People tell me Thursday thru Easter Sunday in Chacala are the worse of it. We'll see. I have never seen so many examples of stupidity or thoughtlessness in my life. It is amazing. The most disgusting is people changing babies diapers where they eat, and then continuing to eat with the dirty diaper practicially on their lap. And then, of course, walking off and leaving it there. And the men walking off to the side of the road, not just to urinate, but to have bowel movements. All over the place. It's just amazing. There are toilets set up everywhere but they cost between 20 and 50 cents. Too much, I guess, for some people.
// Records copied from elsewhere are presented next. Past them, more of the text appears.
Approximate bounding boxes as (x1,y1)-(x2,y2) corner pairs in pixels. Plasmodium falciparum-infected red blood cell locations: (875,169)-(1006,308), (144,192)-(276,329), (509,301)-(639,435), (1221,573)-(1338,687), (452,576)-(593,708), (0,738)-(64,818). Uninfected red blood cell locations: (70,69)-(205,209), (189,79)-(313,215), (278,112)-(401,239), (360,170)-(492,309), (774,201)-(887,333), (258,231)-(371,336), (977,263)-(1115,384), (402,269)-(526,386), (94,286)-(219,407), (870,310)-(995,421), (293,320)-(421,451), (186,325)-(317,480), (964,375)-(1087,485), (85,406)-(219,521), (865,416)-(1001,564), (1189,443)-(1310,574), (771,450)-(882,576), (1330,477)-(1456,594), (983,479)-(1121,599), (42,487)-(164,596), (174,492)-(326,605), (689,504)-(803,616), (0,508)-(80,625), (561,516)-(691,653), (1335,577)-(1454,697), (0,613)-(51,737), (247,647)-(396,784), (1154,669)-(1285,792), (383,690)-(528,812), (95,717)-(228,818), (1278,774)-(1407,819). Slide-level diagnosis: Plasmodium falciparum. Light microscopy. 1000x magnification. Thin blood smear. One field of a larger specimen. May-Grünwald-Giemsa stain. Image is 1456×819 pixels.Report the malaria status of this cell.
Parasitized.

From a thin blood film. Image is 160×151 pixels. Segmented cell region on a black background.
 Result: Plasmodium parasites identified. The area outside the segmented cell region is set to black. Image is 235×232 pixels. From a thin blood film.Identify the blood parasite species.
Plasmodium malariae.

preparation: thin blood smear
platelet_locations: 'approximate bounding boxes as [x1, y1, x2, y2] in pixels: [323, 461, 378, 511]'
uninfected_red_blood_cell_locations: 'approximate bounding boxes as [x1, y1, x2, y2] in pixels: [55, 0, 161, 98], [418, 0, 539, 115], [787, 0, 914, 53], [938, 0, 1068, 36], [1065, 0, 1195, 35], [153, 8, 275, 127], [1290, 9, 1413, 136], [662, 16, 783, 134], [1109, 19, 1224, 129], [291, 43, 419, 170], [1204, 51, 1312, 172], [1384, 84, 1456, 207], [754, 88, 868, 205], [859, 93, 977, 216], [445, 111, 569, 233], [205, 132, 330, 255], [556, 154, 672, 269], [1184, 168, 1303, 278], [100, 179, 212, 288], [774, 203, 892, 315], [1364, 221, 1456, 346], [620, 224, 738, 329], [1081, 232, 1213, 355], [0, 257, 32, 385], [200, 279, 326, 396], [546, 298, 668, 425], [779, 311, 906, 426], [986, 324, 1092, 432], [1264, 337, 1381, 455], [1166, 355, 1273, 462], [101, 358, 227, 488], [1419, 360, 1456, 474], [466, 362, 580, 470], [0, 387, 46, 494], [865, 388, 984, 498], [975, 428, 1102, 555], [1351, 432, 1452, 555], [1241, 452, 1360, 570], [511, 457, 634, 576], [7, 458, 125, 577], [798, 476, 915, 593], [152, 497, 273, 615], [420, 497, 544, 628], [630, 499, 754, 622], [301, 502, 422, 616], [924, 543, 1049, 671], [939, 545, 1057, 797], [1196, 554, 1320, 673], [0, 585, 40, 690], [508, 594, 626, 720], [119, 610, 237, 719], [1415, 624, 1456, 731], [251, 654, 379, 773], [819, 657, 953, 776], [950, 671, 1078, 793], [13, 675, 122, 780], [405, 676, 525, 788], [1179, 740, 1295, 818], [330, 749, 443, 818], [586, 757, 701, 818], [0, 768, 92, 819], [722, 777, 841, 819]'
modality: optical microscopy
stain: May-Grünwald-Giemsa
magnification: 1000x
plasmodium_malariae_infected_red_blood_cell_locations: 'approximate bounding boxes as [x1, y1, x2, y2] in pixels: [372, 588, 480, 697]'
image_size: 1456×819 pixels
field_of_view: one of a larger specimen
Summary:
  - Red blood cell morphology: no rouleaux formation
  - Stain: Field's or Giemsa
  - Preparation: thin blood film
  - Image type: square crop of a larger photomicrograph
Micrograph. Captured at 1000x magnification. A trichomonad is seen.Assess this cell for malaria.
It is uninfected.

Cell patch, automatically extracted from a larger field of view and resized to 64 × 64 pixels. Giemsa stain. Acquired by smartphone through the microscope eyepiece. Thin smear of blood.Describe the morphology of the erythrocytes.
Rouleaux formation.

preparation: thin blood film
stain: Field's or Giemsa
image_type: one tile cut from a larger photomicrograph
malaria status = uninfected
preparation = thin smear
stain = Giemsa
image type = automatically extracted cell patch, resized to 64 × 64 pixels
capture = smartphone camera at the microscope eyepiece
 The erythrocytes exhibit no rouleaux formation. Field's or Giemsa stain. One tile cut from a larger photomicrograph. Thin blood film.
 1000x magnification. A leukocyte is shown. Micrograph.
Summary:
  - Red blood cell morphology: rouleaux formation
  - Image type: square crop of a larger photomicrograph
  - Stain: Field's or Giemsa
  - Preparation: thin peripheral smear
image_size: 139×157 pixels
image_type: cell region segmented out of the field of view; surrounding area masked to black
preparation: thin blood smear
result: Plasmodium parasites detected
The strangest thing today was the dueling buses. There is a long-standing arrangement that during Semana Santa the Chacala beach road becomes one way going south. To enter Chacala you stay on the paved road until the first left hand turn (the one after the beach turnoff). And police enforce this traffic pattern with barricades and personnel. Today a bus drove right into the one-way road going the wrong way. Wouldn't stop for the police or the blockade and just drove in. I was riding into Chacala from the Crucero with some local people and we saw it happening.
The bus driver had just passed us on the curvy road from the Chacala Crucero, probably going more that 50 MPH. We kept going on the paved and I got out at Aurora's and walked down the hill to the beach road. As I walked south on the beach road (hundreds and hundred of people) (and all the vehicles, buses, water trucks, coke trucks, beer trucks, taxis, etc were all going south) and here comes the crazy bus. And there is a total, complete traffic jam. A huge mess. Finally the bus driver backed up to the road into Delphin's motor home camping area and things got better. I watched from Dona Lupe's restaurant. It was pathetic.
Every camping family in Chacala seems to require electric lights this year. And TV's and stereos and god knows what. The CFE (the federal electric company) was out at the various houses on the road to MardeJade/Majahua today and yesterday, beefing up the electrical system to handle the new load. There have been intermittent and brief power outages off and on for the past couple of days. I hope my fridge makes it through this. Three days to go. I kind of like it that the electric company just rose to the occasion and provided the power as needed. At least that's how it looks to me. I never really know what's going on around here, but it's to make a guess.